Except the seat was empty.
Completely empty.
Dinah straightened up again, her cheeks wet, her head pounding with fright. They couldn’t be in the bathroom together, could they? Of course not.
Perhaps there were two bathrooms. In a plane this big there must be two bathrooms.
Except that didn’t matter, either.
Aunt Vicky wouldn’t have left her purse, no matter what. Dinah was sure of it.
She began to walk slowly forward, stopping at each row of seats, reaching into the two closest her first on the port side and then on the starboard.
She felt another purse in one, what felt like a briefcase in another, a pen and a pad of paper in a third. In two others she felt headphones. She touched something sticky on an earpiece of the second set. She rubbed her fingers together, then grimaced and wiped them on the mat which covered the headrest of the seat. That had been earwax. She was sure of it. It had its own unmistakable, yucky texture.
Dinah Bellman felt her slow way up the aisle, no longer taking pains to be gentle in her investigations.
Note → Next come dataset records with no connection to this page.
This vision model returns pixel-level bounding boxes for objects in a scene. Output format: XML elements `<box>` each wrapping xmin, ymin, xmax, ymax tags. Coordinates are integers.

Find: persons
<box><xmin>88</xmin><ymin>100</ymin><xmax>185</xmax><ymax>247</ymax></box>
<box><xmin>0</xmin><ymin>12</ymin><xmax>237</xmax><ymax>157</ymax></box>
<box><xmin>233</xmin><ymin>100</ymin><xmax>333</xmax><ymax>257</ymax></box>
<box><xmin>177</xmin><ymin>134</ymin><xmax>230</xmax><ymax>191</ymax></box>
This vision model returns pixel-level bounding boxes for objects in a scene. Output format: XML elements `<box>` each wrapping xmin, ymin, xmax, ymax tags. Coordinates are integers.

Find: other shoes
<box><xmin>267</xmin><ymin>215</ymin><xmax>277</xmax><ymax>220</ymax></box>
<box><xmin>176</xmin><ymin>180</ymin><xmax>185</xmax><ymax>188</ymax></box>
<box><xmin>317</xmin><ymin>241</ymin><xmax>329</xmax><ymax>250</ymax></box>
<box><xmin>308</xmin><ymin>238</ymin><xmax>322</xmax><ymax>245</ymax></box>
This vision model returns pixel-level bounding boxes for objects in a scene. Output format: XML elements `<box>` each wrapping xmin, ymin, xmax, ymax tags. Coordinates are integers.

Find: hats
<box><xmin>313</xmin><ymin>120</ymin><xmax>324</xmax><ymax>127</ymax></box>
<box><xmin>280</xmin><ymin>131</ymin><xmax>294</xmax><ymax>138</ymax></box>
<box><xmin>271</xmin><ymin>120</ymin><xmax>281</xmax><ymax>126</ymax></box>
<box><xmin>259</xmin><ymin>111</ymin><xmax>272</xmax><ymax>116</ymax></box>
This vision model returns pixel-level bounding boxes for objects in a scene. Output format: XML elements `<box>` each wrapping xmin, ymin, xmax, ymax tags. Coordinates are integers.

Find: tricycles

It didn’t matter. She poked no eye, pinched no cheek, pulled no hair.
Every seat she investigated was empty.
This can’t be, she thought wildly. It just can’t be! They were all around us when we got on! I heard them! I felt them! I smelled them! Where have they all gone?
She didn’t know, but they were gone: she was becoming steadily more sure of that.
At some point, while she slept, her aunt and everyone else on Flight 29 had disappeared.
No! The rational part of her mind clamored in the voice of Miss Lee. No, that’s impossible, Dinah! If everyone’s gone, who is flying the plane?